Par ailleurs, il y a lieu, dans les circonstances de l’espèce, de mettre à la charge de l’ONIAM une somme de 1 500 euros à verser à M. A… en application de l’article L. 761-1 du code de justice administrative.
D É C I D E :
Article 1er : L’Office national d’indemnisation des accidents médicaux, des affections iatrogènes et des infections nosocomiales est condamné à verser à M. A… la somme de 239 087,18 euros en réparation des préjudices qu’il a subis du fait de l’accident médical non fautif dont il a été victime entre le 12 et le 21 octobre 2016.
Article 2 : L’ONIAM versera à M. A… une somme de 1 500 euros en application de l’article L. 761-1 du code de justice administrative.
Article 3 : Le surplus des conclusions de la requête est rejeté.
Article 4 : Les frais et honoraires d’expertise, taxés et liquidés à hauteur de 3 128,30 euros toutes taxes comprises, sont mis à la charge définitive de l’Office national d’indemnisation des accidents médicaux, des affections iatrogènes et des infections nosocomiales.
Article 5 : Le présent jugement sera notifié à M. D… A…, à la caisse primaire d’assurance maladie de Pau-Pyrénées et à l’Office national d’indemnisation des accidents médicaux, des affections iatrogènes et des infections nosocomiales.

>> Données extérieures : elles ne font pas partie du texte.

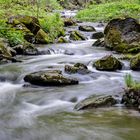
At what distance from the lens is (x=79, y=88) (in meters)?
9.58

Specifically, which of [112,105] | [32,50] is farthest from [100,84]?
[32,50]

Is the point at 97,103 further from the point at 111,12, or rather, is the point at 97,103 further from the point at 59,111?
the point at 111,12

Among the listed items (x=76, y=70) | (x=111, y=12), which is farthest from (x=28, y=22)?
(x=111, y=12)

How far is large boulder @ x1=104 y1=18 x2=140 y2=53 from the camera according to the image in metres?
14.8

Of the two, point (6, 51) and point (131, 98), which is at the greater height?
point (6, 51)

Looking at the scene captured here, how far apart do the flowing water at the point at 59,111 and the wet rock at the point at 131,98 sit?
0.61 feet

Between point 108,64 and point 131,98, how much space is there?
386cm

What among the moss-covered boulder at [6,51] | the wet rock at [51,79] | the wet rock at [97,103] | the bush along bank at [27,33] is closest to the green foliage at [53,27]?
the bush along bank at [27,33]

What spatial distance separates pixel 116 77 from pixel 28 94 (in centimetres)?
308

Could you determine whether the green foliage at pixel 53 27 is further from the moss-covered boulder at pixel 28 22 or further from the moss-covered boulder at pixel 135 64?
the moss-covered boulder at pixel 135 64

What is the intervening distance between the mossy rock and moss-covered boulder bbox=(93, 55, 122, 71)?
5976mm

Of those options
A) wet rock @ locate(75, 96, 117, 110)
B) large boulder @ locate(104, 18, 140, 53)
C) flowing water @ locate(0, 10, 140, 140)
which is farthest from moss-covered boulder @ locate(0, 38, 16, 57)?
wet rock @ locate(75, 96, 117, 110)

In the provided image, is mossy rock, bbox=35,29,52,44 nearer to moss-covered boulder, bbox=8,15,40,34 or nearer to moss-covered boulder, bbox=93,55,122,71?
moss-covered boulder, bbox=8,15,40,34

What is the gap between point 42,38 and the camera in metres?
17.1
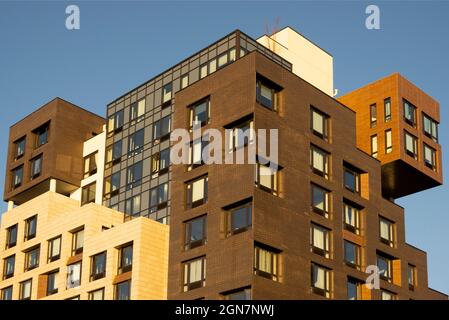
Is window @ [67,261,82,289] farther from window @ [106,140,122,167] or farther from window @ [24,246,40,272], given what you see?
window @ [106,140,122,167]

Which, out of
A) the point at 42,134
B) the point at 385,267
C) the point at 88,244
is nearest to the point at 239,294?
the point at 88,244

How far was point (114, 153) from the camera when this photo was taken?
80750 mm

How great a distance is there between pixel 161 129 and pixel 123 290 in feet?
49.8

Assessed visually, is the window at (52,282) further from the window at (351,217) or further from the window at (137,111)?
the window at (351,217)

Copie en sera adressée au Dr B… F…, expert.
Délibéré après l’audience du 2 octobre 2025, à laquelle siégeaient :
Mme Madelaigue, présidente,
Mme Marquesuzaa, conseillère,
Mme Becirspahic, conseillère.
Rendu public par mise à disposition au greffe le 16 octobre 2025.
La rapporteure,
L. BECIRSPAHIC
La présidente,
F. MADELAIGUE
L’assesseure la plus ancienne,
M. E…
Le président-rapporteur,
A. MARCHAND
L’assesseure la plus ancienne,
M. E…
La greffière,
M. C…
La République mande et ordonne à la ministre de la santé, des familles, de l’autonomie et des personnes handicapées en ce qui la concerne ou à tous commissaires de justice à ce requis en ce qui concerne les voies de droit commun contre les parties privées, de pourvoir à l’exécution de la présente décision.